A bounce into 2018 came up short, giving way to renewed selling pressure that broke the prior low in August 2019. The stock plunged during the first quarter's pandemic downdraft, dropping more than 75% and cutting through 2008 support before bottoming out at an all-time low just above $4.00. A bounce into June faded above $10, while price action into November has settled into a shallow uptick that is still trading below the second quarter peak.

The monthly stochastic oscillator has crossed into the first buy cycle since 2018, raising the odds for a long-term bottom.
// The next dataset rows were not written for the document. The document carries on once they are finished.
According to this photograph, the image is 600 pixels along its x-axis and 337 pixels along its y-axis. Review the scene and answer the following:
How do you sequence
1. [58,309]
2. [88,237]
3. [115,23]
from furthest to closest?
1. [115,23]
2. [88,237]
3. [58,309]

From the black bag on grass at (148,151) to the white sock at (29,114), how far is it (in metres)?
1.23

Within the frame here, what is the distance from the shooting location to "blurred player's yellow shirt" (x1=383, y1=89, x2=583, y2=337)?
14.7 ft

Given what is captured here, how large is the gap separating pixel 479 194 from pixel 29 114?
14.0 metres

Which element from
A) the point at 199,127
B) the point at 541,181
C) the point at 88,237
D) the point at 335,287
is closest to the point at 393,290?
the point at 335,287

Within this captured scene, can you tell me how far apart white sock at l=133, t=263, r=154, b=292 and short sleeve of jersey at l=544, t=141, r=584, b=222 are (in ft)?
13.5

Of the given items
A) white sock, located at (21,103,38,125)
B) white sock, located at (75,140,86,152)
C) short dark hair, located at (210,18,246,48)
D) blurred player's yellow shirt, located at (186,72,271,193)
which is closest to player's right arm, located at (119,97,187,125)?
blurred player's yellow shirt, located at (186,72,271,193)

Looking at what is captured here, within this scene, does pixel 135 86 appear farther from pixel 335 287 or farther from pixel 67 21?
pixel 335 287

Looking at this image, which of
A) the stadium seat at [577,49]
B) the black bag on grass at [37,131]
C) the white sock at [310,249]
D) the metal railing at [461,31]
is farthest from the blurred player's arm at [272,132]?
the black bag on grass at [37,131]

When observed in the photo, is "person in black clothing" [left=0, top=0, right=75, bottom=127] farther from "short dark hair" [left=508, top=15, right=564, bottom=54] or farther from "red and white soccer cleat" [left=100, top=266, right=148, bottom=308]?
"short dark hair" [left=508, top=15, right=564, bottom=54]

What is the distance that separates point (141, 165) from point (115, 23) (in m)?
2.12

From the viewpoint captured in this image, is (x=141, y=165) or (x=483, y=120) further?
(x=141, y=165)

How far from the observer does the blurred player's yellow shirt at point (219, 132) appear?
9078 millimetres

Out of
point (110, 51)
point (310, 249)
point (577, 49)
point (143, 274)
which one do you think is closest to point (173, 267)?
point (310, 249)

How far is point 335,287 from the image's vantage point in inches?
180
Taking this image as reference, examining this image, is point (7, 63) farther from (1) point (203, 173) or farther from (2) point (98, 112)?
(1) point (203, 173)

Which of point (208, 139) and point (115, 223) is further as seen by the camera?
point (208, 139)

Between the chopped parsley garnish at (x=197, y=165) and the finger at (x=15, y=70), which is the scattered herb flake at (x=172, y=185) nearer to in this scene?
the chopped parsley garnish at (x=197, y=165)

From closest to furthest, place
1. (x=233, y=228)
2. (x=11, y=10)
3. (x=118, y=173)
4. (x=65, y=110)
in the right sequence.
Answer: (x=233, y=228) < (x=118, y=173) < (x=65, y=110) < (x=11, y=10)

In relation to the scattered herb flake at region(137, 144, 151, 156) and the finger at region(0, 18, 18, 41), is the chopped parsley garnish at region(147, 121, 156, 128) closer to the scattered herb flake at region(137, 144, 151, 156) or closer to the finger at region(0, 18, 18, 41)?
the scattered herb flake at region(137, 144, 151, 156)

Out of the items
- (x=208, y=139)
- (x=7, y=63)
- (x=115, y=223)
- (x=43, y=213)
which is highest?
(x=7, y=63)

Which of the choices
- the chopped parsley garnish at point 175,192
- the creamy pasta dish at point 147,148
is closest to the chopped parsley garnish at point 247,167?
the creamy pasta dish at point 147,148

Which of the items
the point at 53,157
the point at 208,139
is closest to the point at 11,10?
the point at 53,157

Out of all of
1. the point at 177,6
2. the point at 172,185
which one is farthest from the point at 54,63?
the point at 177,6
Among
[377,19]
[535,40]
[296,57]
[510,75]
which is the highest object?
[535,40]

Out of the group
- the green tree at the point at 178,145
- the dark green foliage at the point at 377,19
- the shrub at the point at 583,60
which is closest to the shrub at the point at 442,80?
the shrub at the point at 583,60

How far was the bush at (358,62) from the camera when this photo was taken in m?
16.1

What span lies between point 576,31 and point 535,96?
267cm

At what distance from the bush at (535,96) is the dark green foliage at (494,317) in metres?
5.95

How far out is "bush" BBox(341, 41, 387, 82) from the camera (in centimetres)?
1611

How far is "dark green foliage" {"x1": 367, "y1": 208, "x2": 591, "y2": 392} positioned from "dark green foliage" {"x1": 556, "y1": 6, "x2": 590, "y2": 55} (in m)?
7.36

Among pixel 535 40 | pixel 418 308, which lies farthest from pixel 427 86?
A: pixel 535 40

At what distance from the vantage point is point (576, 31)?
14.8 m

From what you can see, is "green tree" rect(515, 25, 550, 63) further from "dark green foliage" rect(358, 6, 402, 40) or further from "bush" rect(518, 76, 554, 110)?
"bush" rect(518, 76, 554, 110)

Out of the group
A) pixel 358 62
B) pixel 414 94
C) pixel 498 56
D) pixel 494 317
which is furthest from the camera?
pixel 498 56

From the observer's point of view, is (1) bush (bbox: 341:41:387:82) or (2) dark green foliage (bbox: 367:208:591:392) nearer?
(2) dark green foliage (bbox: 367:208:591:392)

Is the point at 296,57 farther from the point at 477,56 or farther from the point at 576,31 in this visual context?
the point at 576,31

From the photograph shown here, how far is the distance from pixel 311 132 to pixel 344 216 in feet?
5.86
However, that isn't the same thing as a healthy uptrend, and the slow-motion uptick since April has made little progress. Even so, accumulation readings are testing 2020 highs, indicating that a large supply of bottom fishers and value players has entered new positions. Their patience could pay off after the pandemic runs its course.

A bottom fisher is an investor who looks for bargains among stocks whose prices have recently dropped dramatically. Bottom fishers are optimistic about choosing these low-priced stocks because they believe that a price drop is temporary or is an overreaction to recent bad news and that a recovery is soon to follow.

The Bottom Line

Macy's stock is scraping against the all-time low posted in April, but rising accumulation and positive long-term cycles predict higher prices in 2021.

Disclosure: The author held no positions in the aforementioned securities at the time of publication.